When I was Mayor of Madison I appointed a committee that we named the Platinum Bike Committee. Their purpose was to put together a plan that would get the city to Platinum status from its current Gold rating in the League of American Bicyclists’ Bicycle Friendly Communities program.
The Platinum Committee worked for a year and came up with about a report with 100 recommendations, one of which was to have an open streets event like the one started in Bogota, Columbia. Dubbed “ciclovia,” Bogota’s event got its start in 1976 and today some seventy miles of street are opened to bikes and pedestrians and closed to cars every Sunday morning.
Madison’s attempt was going to be more modest. Just one Sunday morning would be selected and only a mile or so of street would be used. We settled on a Sunday in August, which was relatively light on other events and we picked the John Nolen causeway for the location. That strip of roadway is Madison’s killer view introduction to the city. The Capitol building peeks out from behind other buildings on the isthmus and the Monona Terrace Convention Center gleams in front of sparkling Lake Monona.
I thought this was going to be great. John Burke thought it wasn’t going to be great enough. The CEO of Trek was picking up the tab for most of the event and he had loaned us his community relations person Krista Rettig, a one woman organizational powerhouse, to get it off the ground. John does not settle for anything less than amazing and he thought the mile of John Nolen Drive was fine and fine wasn’t good enough.
So, John sketched out a seven-mile loop that ran around the Capital Square and down State Street and back to Brittingham Park and to the causeway. The politician in me cringed. There were no churches on John Nolen Drive. There were several within the loop John had roughed out. I was prepared to take some heat from angry drivers, but now I was setting myself up to be accused of separating people from their eternal salvation.
So we reached out to the churches, the businesses and the residents inside the circuit. And coolness abounded. They all thought it was a great idea and the level of cooperation was amazing.

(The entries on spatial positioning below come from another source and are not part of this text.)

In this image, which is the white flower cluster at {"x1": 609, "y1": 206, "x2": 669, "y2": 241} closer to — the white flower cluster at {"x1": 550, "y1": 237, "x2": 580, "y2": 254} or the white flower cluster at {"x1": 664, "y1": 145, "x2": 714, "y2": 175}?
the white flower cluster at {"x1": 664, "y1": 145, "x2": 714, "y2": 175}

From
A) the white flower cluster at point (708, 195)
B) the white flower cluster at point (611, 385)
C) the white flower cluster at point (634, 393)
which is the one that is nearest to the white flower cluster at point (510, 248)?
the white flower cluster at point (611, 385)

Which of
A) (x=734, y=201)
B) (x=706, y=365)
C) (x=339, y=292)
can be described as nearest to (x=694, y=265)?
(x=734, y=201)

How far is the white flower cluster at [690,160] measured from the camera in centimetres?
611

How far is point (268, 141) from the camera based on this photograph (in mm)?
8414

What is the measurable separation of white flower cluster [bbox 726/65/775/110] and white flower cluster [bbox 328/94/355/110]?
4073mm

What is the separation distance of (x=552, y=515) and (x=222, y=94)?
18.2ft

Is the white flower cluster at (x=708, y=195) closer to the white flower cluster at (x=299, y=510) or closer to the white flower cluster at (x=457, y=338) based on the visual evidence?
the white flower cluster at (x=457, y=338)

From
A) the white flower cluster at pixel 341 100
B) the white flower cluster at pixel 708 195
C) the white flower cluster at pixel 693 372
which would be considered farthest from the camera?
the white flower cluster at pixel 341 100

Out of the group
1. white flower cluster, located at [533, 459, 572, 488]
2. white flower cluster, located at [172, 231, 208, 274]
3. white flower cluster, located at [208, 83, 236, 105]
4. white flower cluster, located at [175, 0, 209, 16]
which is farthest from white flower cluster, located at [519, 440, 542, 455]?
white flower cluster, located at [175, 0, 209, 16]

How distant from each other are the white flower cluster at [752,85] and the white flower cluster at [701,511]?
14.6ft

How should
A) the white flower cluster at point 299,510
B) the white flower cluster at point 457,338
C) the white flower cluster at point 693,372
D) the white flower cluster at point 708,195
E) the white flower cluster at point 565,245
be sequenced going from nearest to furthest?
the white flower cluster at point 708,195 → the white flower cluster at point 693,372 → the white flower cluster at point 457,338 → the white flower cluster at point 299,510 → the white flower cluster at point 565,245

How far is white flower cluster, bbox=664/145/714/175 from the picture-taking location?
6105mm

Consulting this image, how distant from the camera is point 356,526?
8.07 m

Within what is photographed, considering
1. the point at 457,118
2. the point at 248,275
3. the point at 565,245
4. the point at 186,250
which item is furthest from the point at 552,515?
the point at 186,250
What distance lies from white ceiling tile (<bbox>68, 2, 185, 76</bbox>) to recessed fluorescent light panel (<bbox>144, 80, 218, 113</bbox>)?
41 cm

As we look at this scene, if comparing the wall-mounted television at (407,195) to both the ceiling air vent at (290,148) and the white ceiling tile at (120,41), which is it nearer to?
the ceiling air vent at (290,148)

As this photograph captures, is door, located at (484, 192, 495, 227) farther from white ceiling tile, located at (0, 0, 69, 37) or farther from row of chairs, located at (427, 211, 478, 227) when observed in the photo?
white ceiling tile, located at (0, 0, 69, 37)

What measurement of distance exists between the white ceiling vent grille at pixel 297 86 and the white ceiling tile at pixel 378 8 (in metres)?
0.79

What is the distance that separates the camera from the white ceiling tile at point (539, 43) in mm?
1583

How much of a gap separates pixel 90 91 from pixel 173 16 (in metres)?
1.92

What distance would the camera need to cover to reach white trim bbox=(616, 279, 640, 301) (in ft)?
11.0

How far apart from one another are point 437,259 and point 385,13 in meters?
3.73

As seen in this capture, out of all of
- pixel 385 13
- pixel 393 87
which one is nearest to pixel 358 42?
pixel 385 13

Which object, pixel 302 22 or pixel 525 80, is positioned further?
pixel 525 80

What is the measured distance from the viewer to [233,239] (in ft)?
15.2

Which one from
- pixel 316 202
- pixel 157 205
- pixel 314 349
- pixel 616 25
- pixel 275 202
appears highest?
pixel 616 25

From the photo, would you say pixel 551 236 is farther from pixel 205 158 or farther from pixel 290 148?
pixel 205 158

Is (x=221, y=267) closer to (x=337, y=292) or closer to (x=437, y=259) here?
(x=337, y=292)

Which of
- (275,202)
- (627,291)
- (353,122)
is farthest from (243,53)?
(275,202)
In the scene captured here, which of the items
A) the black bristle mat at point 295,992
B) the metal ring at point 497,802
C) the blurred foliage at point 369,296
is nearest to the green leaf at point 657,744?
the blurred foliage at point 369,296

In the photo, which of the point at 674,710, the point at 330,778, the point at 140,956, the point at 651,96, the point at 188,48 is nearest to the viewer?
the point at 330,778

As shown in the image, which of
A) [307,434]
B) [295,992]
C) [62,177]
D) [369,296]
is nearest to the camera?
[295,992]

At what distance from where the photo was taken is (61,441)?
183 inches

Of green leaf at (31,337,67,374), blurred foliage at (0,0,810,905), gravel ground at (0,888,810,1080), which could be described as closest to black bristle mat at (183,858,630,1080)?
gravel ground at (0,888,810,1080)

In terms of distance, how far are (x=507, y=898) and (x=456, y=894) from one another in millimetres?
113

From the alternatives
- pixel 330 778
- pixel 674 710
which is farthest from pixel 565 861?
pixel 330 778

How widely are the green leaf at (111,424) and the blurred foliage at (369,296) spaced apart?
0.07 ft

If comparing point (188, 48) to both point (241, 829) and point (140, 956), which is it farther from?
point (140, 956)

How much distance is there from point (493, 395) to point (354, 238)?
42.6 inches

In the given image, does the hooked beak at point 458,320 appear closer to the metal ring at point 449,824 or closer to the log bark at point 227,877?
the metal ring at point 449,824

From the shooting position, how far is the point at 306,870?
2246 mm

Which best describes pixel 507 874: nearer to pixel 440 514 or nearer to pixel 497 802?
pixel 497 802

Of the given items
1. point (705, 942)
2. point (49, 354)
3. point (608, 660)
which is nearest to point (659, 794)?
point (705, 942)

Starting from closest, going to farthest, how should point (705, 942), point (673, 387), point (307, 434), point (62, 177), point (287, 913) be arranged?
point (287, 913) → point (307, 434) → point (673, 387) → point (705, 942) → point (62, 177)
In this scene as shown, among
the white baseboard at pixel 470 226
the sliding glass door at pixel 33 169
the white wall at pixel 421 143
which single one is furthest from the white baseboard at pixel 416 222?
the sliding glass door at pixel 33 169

We programmed some music and other events like a whole huge intersection for kids to chalk. There would be the world’s longest picnic table. Oscar Mayer donated thousands of hot dogs, which were to be sold for a buck with proceeds going to charity. There would be face painting and bike tune-ups and all manner of spontaneous revelry.
And when the day arrived the weather cooperated. Late August in Wisconsin can be hot and muggy, and you know, it’s not so much the heat as it is the humidity. But this Sunday dawned clear, dry and cool.
As I road the circuit over and over again people called out happy things to me and many told me that we should do this every Sunday. On Monday my email was crammed with political love.
We estimated that about 20,000 people had attended and there were a lot of families there. People told me that they hadn’t seen their bikes in years, but they dug them out of their basements, pumped up the tires, sprayed some oil on the chain and got moving again. And that really is the point of open streets events. Reintroduce people to their bikes and to the pure fun of cycling.
For those of you who can be in Madison on Sunday stop by the Bike Fed tent. It’d be good to see you out there swimming in the love.